Higgs Boson ‘God Particle’ Proving to be Elusive
International scientists hoping to capture the elusive Higgs Boson particle, supposed to have played a vital role in the creation of the universe, said Monday it might not exist after all.
A month ago, scientists from the European Organization for Nuclear Research (CERN) research center, using the center's Large Hadron Collider, said they were close to identifying the Higgs Boson particle that gave objects mass and energy during the Big Bang 13.7 billion years ago.

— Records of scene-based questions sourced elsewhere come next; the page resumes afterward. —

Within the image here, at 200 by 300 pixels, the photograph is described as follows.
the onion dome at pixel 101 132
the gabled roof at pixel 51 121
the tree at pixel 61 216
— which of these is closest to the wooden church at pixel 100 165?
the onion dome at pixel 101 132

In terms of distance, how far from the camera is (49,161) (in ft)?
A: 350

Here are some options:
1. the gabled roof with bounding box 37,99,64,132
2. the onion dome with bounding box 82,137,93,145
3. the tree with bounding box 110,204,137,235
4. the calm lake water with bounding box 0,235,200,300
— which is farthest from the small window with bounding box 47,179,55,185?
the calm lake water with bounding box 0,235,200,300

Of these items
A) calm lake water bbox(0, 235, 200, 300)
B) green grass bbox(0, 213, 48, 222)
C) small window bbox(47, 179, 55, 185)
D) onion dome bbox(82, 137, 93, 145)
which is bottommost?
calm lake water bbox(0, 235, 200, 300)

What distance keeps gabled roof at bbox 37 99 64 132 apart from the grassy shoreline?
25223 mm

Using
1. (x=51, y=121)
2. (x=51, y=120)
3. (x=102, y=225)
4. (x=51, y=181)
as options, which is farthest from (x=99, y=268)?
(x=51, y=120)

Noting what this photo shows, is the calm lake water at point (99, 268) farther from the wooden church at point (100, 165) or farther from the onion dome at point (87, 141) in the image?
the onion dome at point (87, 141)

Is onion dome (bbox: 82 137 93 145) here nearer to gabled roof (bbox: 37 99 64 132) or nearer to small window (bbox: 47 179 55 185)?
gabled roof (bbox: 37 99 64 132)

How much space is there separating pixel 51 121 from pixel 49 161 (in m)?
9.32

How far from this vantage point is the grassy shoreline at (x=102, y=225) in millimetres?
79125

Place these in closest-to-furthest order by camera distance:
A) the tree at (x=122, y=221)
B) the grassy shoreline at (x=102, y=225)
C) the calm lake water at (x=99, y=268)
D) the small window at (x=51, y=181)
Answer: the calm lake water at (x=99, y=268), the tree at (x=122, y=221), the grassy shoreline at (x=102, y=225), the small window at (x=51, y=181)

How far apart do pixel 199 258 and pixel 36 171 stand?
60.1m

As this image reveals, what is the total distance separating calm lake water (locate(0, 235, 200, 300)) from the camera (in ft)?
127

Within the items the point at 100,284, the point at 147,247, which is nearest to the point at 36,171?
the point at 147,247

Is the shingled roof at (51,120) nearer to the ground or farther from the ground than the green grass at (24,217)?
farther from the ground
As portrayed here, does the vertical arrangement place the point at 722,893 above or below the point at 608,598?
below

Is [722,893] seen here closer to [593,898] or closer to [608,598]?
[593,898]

The so-called "god particle" would have solved the mystery of the beginning of the cosmos and represents the final piece of the standard model of physics.
"At this moment we don't see any evidence for the Higgs in the lower mass region where it is likely to be," physicist Howard Gordon, deputy operations program manager at ATLAS, the biggest particle collider lab at the collider, told AFP.
"I think it is true that the hints that we saw in July are not as significant -- they weren't very significant in July -- but they have gotten less significant now," Gordon said.
Physicists still aren't ready to rule out the possibility of the Higgs Boson's existence and said the quest for the mysterious particle, even if unsuccessful, will still open new possibilities for physicists.
"Whatever the final verdict on Higgs, we are now living in very exciting times for all involved in the quest for new physics," says CERN researcher Professor Guido Tonelli.
New results from CERN show that scientists haven't found the particle and if it exists it is running out of places to hide. The LHC, which began operating in March 2010, recreates the Big Bang by smashing particles together at the just a fraction under the speed of light.
Scientists have been analyzing the results of these collisions and have been unable to find evidence of the particle that explains how matter got its mass.
"Discoveries are almost assured within the next 12 months. If the Higgs exists, the LHC experiments will soon find it. If it does not, its absence will point the way to new physics," said Bertolucci.